Fig. 7.. Twist1-dependent SATB1 expression induces OPN transcription in GBM ECs.

(A) Human GBM ECs were subjected to CUT&RUN analysis with anti-Twist1 and control immunoglobulin G (IgG) antibodies. Pileup signals for Twist1 binding to the SPP1 gene region were calculated with IgG normalization (pooled from three EC samples). (B) ECs were subjected to chromatin immunoprecipitation (ChIP) analysis with anti-Twist1 or IgG antibody. Top: Different primers targeting the SPP1 gene were used. Bottom: Quantified results (means ± SEM, n = 3). Statistical analysis by two-way ANOVA. (C and D) ECs were subjected to CUT&RUN analysis with anti-Twist1 and control IgG antibodies. (C) ECs were transduced with lentivirus encoding control or Twist1 CRISPR/sgRNA and subjected to RNA-seq analysis. The top 50 down-regulated transcriptional factors were shown with CUT&RUN pileup signals (n = 3). (D) Pileup signals for Twist1 binding to the SATB1 gene region were calculated with IgG normalization (pooled from three EC samples). (E) ECs were transduced with lentivirus encoding control or Twist1 CRISPR/sgRNA and subjected to RNA-seq analysis for SATB1 expression.
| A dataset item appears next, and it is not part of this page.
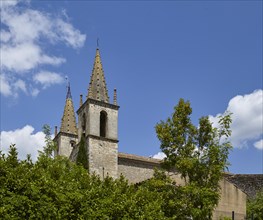 Church tower of L'Abbatiale de Goudargues in Goudargues, Departement Gard, Occitanie region,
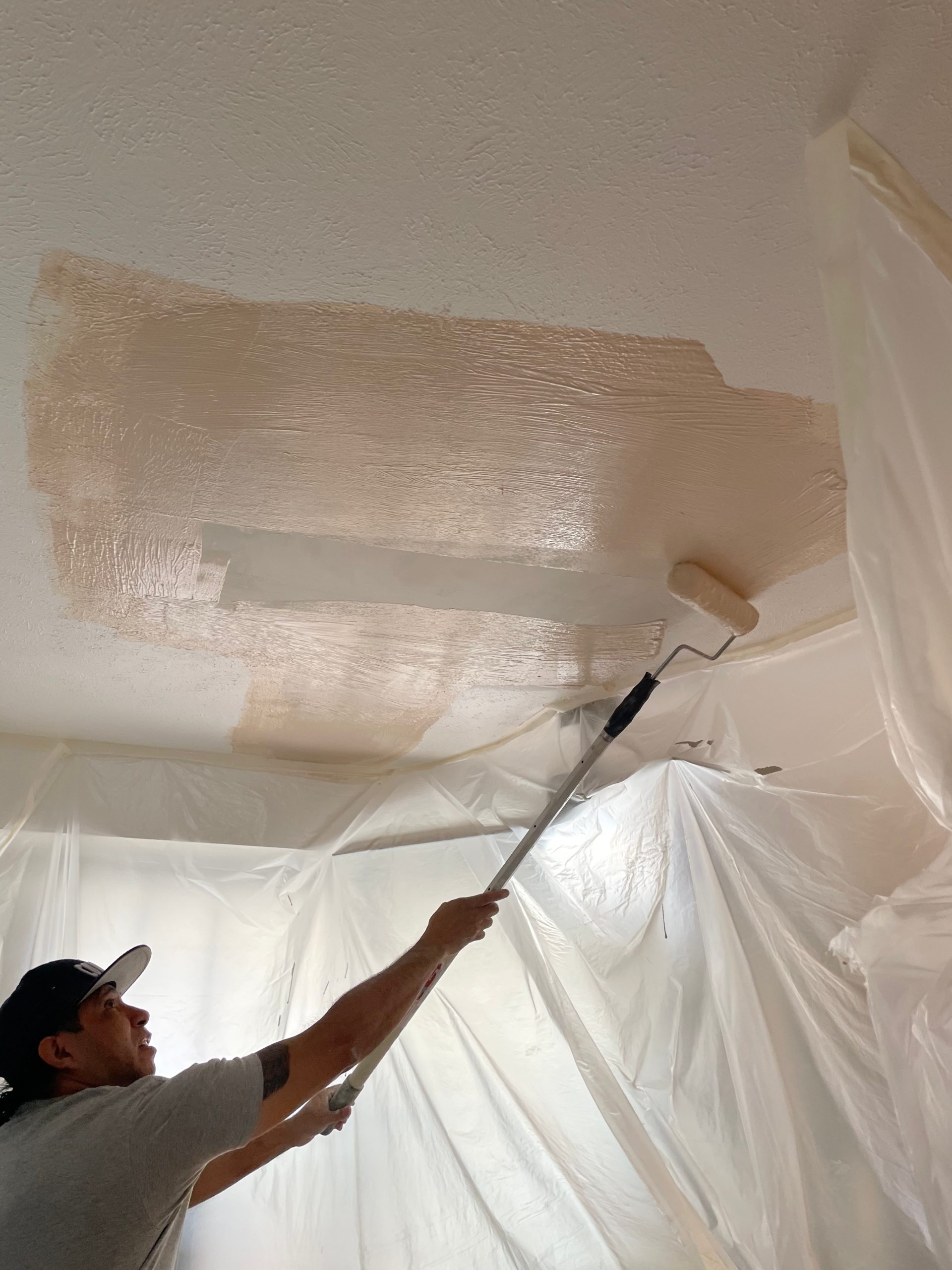 Man repairing hole in Drywall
Top: Heatmap of gene expression. Bottom: Quantified results (means ± SEM, n = 3). Statistical analysis by Student’s t test. (F) ECs were treated with control or Twist1 siRNA. Cell lysates were immunoblotted. (G) ECs were subjected to ChIP analysis with anti-Twist1 or IgG antibodies and analyzed by ChIP analysis. Top: Different primers targeting the SATB1 gene were used. Bottom: Quantified results (means ± SEM, n = 3). Statistical analysis by two-way ANOVA. (H) ECs were treated with control or SATB1 siRNA. Cell lysates were immunoblotted. (I) ECs were subjected to ChIP analysis with anti-SATB1 or IgG antibodies and analyzed by ChIP analysis. Top: Different primers targeting the SPP1 gene were used. Bottom: Quantified results (means ± SEM, n = 3). Statistical analysis by two-way ANOVA. (J) A schematic model. Mesenchymal-like ECs form an immunosuppressive niche, inducing Mφ polarization via Twist1/SATB1-mediated OPN expression.